Dati questi rapporti di forza, il tema della leadership è ingiocabile e questo è pacifico. Però i rapporti con gli alleati diventeranno un fattore quando si tratterà di affrontare alcune scelte. Soprattutto le candidature per le elezioni regionali, il Veneto in primis. Con la Lega che non ha alcuna intenzione di mollare l’osso, nonostante Fratelli d’Italia sia diventato il primo partito della coalizione al Nord. Ragionando, invece, in termini di coalizioni, la partita resta chiusa. Se si votasse domani, l’esito sarebbe scontato: il centrodestra arriva al 48,8, con un più 2,2 rispetto a dodici mesi fa. Anche il centrosinistra sale rispetto alla fine del 2023, di sei punti, al 31,5 per cento, trainato da Pd e Avs. Però qui va fatta una riflessione ulteriore. Sia in termini numerici che politici. La crescita del Partito democratico nei sondaggi consolida la leadership interna di Elly Schlein e mette la sordina alla litigiosità dei capi corrente. Il 23,3 (+4 per cento rispetto a dicembre 2023) fa dei dem il secondo partito, ma ciò complica il discorso alleanze.

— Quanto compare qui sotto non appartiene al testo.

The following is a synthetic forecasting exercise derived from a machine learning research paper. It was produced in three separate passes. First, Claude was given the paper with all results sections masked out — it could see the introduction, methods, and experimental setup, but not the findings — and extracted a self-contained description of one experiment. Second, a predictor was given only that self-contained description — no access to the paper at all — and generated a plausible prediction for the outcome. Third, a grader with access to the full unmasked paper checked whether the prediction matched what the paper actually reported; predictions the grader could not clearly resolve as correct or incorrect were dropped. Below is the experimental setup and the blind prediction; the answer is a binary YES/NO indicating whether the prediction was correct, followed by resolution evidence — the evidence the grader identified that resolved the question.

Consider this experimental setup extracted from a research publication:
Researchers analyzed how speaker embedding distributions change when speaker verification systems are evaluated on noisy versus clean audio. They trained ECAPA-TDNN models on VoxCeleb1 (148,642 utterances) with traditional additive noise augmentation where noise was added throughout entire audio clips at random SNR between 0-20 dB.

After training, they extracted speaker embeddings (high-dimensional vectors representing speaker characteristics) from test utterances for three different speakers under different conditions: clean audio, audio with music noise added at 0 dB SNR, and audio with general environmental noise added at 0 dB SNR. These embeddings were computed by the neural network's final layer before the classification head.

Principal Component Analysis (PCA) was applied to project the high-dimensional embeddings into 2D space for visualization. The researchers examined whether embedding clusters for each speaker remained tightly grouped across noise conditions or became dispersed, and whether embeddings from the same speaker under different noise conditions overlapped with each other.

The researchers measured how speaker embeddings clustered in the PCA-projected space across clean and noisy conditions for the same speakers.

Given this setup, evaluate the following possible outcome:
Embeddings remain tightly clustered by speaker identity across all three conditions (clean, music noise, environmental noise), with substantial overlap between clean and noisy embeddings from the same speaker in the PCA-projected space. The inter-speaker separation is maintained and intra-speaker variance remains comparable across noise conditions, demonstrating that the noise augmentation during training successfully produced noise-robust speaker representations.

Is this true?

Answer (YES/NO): NO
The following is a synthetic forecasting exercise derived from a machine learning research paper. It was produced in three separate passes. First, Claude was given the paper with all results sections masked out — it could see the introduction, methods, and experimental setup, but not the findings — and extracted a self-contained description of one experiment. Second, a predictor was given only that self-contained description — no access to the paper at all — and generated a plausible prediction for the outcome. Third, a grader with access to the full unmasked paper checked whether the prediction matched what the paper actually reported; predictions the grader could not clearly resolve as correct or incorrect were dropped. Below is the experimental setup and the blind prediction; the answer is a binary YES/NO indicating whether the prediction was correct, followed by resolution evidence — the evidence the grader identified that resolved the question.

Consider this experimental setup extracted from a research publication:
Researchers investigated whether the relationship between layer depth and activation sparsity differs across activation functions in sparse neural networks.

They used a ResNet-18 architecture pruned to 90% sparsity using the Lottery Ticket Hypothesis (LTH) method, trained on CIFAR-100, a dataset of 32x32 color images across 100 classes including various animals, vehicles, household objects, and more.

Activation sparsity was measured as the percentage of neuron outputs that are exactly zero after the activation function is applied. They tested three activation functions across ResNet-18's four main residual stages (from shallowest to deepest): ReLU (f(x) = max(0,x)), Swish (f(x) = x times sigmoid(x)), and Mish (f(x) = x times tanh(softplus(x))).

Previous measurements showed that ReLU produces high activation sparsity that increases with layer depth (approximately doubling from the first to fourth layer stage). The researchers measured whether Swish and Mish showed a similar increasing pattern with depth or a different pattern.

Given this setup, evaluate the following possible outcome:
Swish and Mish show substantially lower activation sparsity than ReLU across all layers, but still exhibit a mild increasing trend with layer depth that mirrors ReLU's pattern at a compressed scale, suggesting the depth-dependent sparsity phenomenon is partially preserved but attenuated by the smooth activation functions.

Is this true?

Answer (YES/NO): NO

Perché i Cinquestelle non ci stanno a interpretare un ruolo subalterno e, anzi, Giuseppe Conte ha l’urgenza di mostrarsi sciolto da logiche di appartenenza se vuole risalire la china.

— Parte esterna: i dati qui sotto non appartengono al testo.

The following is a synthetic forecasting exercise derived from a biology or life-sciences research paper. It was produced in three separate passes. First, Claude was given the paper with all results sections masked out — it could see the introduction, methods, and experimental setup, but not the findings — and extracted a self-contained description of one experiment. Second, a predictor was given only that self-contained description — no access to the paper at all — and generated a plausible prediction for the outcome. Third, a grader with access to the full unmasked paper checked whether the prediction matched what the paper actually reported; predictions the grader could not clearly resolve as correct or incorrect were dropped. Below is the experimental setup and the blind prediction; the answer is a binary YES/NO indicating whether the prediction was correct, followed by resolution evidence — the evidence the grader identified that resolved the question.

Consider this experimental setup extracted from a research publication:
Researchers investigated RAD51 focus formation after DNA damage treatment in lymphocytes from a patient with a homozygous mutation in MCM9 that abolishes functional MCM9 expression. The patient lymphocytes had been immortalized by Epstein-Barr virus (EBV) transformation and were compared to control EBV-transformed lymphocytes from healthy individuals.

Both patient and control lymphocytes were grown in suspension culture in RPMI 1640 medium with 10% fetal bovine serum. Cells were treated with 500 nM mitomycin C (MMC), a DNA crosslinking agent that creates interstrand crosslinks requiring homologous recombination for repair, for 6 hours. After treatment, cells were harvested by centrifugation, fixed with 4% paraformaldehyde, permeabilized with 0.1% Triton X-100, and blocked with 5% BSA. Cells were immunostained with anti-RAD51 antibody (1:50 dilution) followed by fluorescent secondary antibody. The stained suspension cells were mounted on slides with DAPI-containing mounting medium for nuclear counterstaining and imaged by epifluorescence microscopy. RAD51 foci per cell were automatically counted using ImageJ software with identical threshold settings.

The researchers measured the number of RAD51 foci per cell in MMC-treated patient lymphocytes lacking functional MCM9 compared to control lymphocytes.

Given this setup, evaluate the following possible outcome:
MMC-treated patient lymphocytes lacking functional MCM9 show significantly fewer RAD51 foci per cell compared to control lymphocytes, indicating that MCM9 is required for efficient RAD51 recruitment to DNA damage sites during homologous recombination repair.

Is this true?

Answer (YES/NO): YES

I Cinquestelle, sospesi tra rifondazione e psicodramma con il fondatore Beppe Grillo, pagano il conto: -4,8 rispetto a dodici mesi fa, per uno score che si ferma all’11,5 per cento. Pochino. E questo complica, non agevola, il percorso del cosiddetto “campo largo”. L’exploit della sinistra verde (+2,4 in un anno), poi, polarizza l’asse della coalizione, mentre servirebbe un ancoraggio al centro per attirare i voti che servono per colmare il gap con il centrodestra. E invece il fronte moderato paga dazio: Calenda, Renzi, +Europa, tutti in sofferenza.